• Your objective:
Produce the listing below again, exactly as shown.

——————

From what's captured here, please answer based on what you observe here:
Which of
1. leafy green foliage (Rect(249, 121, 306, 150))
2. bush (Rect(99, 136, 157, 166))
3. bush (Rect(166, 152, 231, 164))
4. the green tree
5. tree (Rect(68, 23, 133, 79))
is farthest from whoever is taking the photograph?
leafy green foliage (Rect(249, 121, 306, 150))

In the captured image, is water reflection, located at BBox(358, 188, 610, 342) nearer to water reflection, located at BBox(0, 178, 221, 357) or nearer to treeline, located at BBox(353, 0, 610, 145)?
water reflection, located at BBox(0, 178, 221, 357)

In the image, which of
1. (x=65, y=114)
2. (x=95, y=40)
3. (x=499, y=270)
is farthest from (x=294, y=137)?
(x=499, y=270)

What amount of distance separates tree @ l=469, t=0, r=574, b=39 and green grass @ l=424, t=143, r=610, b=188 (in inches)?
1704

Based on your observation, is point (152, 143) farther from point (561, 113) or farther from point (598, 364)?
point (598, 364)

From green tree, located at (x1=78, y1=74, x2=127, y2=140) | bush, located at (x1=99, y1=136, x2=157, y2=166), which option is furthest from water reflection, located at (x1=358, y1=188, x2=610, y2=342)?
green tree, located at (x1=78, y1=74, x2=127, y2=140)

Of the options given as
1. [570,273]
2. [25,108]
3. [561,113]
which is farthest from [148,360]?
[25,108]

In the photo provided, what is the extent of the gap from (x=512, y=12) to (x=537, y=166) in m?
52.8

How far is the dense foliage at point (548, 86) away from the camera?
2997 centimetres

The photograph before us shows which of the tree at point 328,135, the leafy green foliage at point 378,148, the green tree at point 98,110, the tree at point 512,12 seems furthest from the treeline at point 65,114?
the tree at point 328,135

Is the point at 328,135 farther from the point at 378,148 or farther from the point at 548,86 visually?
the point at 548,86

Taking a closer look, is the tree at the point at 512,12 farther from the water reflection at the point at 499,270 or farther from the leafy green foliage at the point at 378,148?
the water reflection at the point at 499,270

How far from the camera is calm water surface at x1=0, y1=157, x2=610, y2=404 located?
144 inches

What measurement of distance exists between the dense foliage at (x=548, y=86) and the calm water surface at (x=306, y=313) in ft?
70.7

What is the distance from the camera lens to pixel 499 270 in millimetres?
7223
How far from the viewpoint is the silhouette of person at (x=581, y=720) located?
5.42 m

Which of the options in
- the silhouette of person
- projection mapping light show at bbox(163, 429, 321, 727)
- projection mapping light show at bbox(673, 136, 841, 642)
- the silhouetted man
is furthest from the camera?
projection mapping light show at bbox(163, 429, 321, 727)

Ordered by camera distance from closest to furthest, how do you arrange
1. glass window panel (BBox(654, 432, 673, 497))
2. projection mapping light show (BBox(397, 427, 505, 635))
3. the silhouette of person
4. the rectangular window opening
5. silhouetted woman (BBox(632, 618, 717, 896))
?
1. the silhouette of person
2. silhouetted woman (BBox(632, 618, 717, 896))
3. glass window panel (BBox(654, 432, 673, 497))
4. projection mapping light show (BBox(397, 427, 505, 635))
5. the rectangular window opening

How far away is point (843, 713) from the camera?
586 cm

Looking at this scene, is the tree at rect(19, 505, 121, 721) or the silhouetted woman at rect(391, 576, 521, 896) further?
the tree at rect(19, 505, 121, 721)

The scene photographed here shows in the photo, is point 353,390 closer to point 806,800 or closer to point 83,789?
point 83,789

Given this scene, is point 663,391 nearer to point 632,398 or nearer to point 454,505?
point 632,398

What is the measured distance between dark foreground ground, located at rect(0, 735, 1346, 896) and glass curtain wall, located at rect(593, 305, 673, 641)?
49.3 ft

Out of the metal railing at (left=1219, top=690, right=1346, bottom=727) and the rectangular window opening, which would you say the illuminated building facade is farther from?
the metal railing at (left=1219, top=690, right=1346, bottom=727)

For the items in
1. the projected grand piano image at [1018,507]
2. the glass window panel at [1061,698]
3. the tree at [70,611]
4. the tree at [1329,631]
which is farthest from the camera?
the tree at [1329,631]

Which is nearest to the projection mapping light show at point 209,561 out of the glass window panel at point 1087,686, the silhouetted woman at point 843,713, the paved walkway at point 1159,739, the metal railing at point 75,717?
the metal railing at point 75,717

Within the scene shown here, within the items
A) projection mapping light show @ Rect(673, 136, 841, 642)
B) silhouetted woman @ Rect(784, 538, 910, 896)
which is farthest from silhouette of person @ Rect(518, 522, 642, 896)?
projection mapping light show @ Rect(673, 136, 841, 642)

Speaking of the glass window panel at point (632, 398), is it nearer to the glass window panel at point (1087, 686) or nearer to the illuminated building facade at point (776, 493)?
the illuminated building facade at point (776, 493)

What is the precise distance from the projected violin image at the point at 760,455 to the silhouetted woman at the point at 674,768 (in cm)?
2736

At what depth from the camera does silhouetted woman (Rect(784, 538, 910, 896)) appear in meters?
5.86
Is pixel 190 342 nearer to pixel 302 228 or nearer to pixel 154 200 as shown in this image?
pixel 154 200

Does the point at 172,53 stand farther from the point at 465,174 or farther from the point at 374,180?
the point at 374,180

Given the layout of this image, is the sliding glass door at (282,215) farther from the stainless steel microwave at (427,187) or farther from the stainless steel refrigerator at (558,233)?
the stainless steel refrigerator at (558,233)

——————

• Expected output:
From what's captured here, please answer based on what you observe here:
Which of
1. leafy green foliage (Rect(249, 121, 306, 150))
2. bush (Rect(99, 136, 157, 166))
3. bush (Rect(166, 152, 231, 164))
4. the green tree
5. tree (Rect(68, 23, 133, 79))
is farthest from whoever is taking the photograph?
leafy green foliage (Rect(249, 121, 306, 150))

In the captured image, is water reflection, located at BBox(358, 188, 610, 342) nearer to water reflection, located at BBox(0, 178, 221, 357) or nearer to treeline, located at BBox(353, 0, 610, 145)?
water reflection, located at BBox(0, 178, 221, 357)

In the image, which of
1. (x=65, y=114)
2. (x=95, y=40)
3. (x=499, y=270)
is farthest from (x=294, y=137)?
(x=499, y=270)

What amount of distance separates tree @ l=469, t=0, r=574, b=39 and green grass @ l=424, t=143, r=610, b=188 (in inches)?
1704

Based on your observation, is point (152, 143) farther from point (561, 113) or farther from point (598, 364)?
point (598, 364)

From green tree, located at (x1=78, y1=74, x2=127, y2=140) | bush, located at (x1=99, y1=136, x2=157, y2=166), which option is furthest from water reflection, located at (x1=358, y1=188, x2=610, y2=342)?
green tree, located at (x1=78, y1=74, x2=127, y2=140)

Of the options given as
1. [570,273]
2. [25,108]
3. [561,113]
which is farthest from [148,360]?
[25,108]

In the photo provided, what is the extent of the gap from (x=512, y=12) to (x=537, y=166) in m?
52.8

How far is the dense foliage at point (548, 86) away from the camera?
2997 centimetres

The photograph before us shows which of the tree at point 328,135, the leafy green foliage at point 378,148, the green tree at point 98,110, the tree at point 512,12 seems furthest from the treeline at point 65,114?
the tree at point 328,135

Is the point at 328,135 farther from the point at 378,148 or farther from the point at 548,86 visually?
the point at 548,86

Taking a closer look, is the tree at the point at 512,12 farther from the water reflection at the point at 499,270 or farther from the leafy green foliage at the point at 378,148?
the water reflection at the point at 499,270

How far from the camera is calm water surface at x1=0, y1=157, x2=610, y2=404 located?
144 inches

What measurement of distance exists between the dense foliage at (x=548, y=86) and the calm water surface at (x=306, y=313) in ft?
70.7

What is the distance from the camera lens to pixel 499 270 in millimetres?
7223
How far from the viewpoint is the silhouette of person at (x=581, y=720) located?
5.42 m

Which of the options in
- the silhouette of person
- projection mapping light show at bbox(163, 429, 321, 727)
- projection mapping light show at bbox(673, 136, 841, 642)
- the silhouetted man
is furthest from the camera?
projection mapping light show at bbox(163, 429, 321, 727)

Ordered by camera distance from closest to furthest, how do you arrange
1. glass window panel (BBox(654, 432, 673, 497))
2. projection mapping light show (BBox(397, 427, 505, 635))
3. the silhouette of person
4. the rectangular window opening
5. silhouetted woman (BBox(632, 618, 717, 896))
?
1. the silhouette of person
2. silhouetted woman (BBox(632, 618, 717, 896))
3. glass window panel (BBox(654, 432, 673, 497))
4. projection mapping light show (BBox(397, 427, 505, 635))
5. the rectangular window opening

How far away is point (843, 713) from the camera?
586 cm

Looking at this scene, is the tree at rect(19, 505, 121, 721) or the silhouetted woman at rect(391, 576, 521, 896) further?
the tree at rect(19, 505, 121, 721)

The scene photographed here shows in the photo, is point 353,390 closer to point 806,800 or closer to point 83,789?
point 83,789

Given this scene, is point 663,391 nearer to point 632,398 or nearer to point 454,505?
point 632,398

What is the measured distance between dark foreground ground, located at rect(0, 735, 1346, 896) and glass curtain wall, located at rect(593, 305, 673, 641)?
49.3 ft

Out of the metal railing at (left=1219, top=690, right=1346, bottom=727) and the rectangular window opening, which would you say the illuminated building facade is farther from?
the metal railing at (left=1219, top=690, right=1346, bottom=727)

For the items in
1. the projected grand piano image at [1018,507]
2. the glass window panel at [1061,698]
3. the tree at [70,611]
4. the tree at [1329,631]
which is farthest from the camera?
the tree at [1329,631]

Which is nearest to the projection mapping light show at point 209,561 out of the glass window panel at point 1087,686, the silhouetted woman at point 843,713, the paved walkway at point 1159,739, the metal railing at point 75,717?
the metal railing at point 75,717

Within the scene shown here, within the items
A) projection mapping light show @ Rect(673, 136, 841, 642)
B) silhouetted woman @ Rect(784, 538, 910, 896)
which is farthest from silhouette of person @ Rect(518, 522, 642, 896)?
projection mapping light show @ Rect(673, 136, 841, 642)

Speaking of the glass window panel at point (632, 398), is it nearer to the glass window panel at point (1087, 686) or nearer to the illuminated building facade at point (776, 493)?
the illuminated building facade at point (776, 493)

What is the precise distance from the projected violin image at the point at 760,455 to the silhouetted woman at the point at 674,768 (in cm)?
2736

At what depth from the camera does silhouetted woman (Rect(784, 538, 910, 896)) appear in meters?
5.86
Is pixel 190 342 nearer to pixel 302 228 or nearer to pixel 154 200 as shown in this image?
pixel 154 200

Does the point at 172,53 stand farther from the point at 465,174 or farther from the point at 374,180?
the point at 374,180

Given the layout of this image, is the sliding glass door at (282,215) farther from the stainless steel microwave at (427,187) or farther from the stainless steel refrigerator at (558,233)?
the stainless steel refrigerator at (558,233)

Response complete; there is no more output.